Ik ben zoo vrij hieromtrent met Soera Rana niet alleen in gevoelen, maar ook in gevoel, te verschillen.
Ik betwijfel, of er veel handboeken in Nederland bestaan, waarin men alles vinden kan, wat men behoeft omtrent Arthurian Story en de bronnen van Tennyson. Ik betwijfel of het boek van Prof. Maccallum in Nederland bekend is.
Naar het mij voorkomt is het vraagstuk naar de bronnen van Tennyson zoo heel moeilijk niet. Tennyson ging hoofdzakelijk te rade met Le Morte Darthur van Sir Thomas Malory, in 1485 bij William Caxton uitgegeven. Maar een veel moeilijker vraagstuk is het te bepalen, welke Fransche en Engelsche bronnen Sir Thomas Malory zelf gebruikte, om zijn foliant van 432 bladzijden te schrijven.
In Engeland zijn enthoesiasten, die Malory met Homerus vergelijken. Andrew Lang M.A. zegt het in zijn opstel over Le Morte Darthur bij de nieuwe uitgaaf van Malory door H. Oskar Sommer, Ph.D. (Le Morte Darthur by Sir Thomas Malory. The original edition of William Caxton now reprinted and edited by H. Oskar Sommer, Ph.D. London, 1891, drie deelen groot 4o). Lang verklaart aldaar: ‘The work of Malory may be compared to the Homeric epics’ en voorts nog twee andere uitspraken: ‘Magic is as powerful in Malory as in Homer’ en eindelijk: ‘Homer and Malory draw near each other in their pictures of their great ladies and lovers, Helen and Guinevere.’

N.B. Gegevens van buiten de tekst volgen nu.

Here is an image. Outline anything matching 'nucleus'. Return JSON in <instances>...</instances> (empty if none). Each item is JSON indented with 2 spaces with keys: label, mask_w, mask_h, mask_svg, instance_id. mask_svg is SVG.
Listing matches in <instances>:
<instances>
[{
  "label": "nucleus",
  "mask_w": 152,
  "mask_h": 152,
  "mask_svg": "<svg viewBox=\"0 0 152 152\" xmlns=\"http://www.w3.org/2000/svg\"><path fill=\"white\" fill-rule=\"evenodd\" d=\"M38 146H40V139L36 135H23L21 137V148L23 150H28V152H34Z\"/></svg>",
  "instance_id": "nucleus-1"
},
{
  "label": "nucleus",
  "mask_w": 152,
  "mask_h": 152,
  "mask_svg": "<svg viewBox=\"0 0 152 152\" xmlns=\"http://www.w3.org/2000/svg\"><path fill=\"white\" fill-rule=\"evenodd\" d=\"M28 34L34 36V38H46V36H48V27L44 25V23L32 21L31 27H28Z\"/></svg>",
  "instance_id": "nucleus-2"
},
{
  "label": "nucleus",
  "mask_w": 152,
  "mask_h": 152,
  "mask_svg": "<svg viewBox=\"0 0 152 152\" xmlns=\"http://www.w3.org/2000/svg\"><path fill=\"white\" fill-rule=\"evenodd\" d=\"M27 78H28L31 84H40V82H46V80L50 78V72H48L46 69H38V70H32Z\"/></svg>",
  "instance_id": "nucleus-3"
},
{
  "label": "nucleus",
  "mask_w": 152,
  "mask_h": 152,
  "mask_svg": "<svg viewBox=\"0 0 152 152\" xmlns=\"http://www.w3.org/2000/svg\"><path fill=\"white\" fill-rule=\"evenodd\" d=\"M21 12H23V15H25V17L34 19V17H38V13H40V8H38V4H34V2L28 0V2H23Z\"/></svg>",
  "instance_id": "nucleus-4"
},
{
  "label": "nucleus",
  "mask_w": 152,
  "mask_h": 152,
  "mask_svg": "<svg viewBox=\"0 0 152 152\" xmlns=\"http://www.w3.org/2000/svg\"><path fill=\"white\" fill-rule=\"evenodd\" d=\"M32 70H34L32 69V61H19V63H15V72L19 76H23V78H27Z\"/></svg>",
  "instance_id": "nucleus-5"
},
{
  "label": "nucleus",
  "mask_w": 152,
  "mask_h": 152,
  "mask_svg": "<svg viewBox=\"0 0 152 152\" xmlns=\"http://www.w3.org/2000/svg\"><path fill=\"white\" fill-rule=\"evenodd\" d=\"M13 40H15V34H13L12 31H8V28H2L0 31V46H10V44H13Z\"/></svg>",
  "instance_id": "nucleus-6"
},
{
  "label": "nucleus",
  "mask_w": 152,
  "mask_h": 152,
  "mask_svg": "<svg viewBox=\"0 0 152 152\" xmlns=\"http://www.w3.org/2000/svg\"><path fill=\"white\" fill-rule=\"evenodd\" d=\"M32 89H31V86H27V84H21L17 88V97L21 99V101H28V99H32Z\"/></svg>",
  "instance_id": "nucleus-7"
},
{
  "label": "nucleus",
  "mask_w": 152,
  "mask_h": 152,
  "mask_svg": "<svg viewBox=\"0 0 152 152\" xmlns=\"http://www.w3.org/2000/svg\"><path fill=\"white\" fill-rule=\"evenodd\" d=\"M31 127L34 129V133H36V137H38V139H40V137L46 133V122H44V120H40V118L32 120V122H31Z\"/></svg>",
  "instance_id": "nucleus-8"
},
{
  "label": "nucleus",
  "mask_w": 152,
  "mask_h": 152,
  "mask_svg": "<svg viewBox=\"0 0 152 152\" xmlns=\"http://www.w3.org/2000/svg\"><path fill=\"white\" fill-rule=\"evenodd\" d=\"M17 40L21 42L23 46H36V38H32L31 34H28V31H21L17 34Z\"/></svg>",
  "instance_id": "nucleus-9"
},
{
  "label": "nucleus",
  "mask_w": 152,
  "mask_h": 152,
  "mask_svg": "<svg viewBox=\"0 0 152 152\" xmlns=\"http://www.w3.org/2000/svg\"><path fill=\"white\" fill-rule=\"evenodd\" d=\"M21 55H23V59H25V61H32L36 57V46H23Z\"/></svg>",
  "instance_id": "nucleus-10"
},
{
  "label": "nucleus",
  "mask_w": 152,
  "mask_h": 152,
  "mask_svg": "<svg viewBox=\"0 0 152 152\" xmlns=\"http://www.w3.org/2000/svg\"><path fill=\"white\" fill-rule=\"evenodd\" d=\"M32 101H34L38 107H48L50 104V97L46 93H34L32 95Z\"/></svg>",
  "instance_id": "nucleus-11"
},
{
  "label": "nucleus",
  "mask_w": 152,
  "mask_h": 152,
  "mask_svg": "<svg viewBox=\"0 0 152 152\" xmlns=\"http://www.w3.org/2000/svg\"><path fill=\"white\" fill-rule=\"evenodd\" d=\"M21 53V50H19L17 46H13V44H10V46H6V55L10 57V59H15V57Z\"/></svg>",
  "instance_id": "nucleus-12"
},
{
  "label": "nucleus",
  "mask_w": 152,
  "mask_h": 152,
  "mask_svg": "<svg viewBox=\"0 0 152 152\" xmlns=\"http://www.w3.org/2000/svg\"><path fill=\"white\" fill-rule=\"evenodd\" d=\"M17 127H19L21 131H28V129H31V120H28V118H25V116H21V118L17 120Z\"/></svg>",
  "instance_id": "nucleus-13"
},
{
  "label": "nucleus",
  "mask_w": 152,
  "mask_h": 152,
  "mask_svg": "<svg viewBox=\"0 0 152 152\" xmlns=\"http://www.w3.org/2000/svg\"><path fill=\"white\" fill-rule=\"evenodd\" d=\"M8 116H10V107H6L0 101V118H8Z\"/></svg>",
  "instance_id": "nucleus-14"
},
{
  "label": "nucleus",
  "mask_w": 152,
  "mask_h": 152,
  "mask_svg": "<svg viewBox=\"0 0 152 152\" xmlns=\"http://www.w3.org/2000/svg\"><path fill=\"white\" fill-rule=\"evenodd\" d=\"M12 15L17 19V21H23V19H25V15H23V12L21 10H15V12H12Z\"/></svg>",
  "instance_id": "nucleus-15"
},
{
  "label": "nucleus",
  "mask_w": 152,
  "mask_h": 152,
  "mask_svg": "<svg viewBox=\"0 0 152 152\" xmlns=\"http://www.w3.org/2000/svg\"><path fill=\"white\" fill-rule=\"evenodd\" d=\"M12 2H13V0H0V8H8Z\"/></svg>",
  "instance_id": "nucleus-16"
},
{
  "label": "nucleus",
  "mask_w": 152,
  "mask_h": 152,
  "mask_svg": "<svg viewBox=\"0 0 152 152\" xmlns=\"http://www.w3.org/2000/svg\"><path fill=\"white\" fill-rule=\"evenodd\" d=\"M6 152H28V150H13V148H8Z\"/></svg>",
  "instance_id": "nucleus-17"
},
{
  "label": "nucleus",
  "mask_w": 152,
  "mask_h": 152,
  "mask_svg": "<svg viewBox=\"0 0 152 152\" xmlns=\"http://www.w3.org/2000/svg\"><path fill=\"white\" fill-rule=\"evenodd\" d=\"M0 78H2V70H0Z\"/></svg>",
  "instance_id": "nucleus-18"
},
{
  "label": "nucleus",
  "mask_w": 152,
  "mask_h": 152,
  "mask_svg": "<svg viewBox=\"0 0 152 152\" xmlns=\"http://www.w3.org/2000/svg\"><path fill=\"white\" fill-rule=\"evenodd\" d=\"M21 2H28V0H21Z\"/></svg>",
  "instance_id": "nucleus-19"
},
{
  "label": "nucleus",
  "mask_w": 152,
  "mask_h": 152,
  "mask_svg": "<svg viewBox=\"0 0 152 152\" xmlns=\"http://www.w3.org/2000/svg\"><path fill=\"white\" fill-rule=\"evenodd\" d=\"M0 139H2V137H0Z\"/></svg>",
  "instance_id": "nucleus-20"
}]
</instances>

Moge hier misschien eenige overdrijving te bespeuren zijn, toch wordt hierdoor het feit verklaarbaar, dat Tennyson even als zijne landgenooten hoogelijk dweepte met Malory. De geest van Malory en zijne voorstelling der Arthur- en Graalwereld moet natuurlijk den allergewichtigsten invloed op het kunstwerk van Tennyson geoefend hebben. Uit een aesthetisch oogpunt zou dus een onderzoek naar Tennyson's bronnen wel degelijk onze aandacht verdienen. Er zou uit blijken, of de dichter Tennyson zijne stof wel van de meest dichterlijke zijde had aangegrepen - en tevens hoever hij gegaan is met moderniseering en idealiseering der Graalridderschap.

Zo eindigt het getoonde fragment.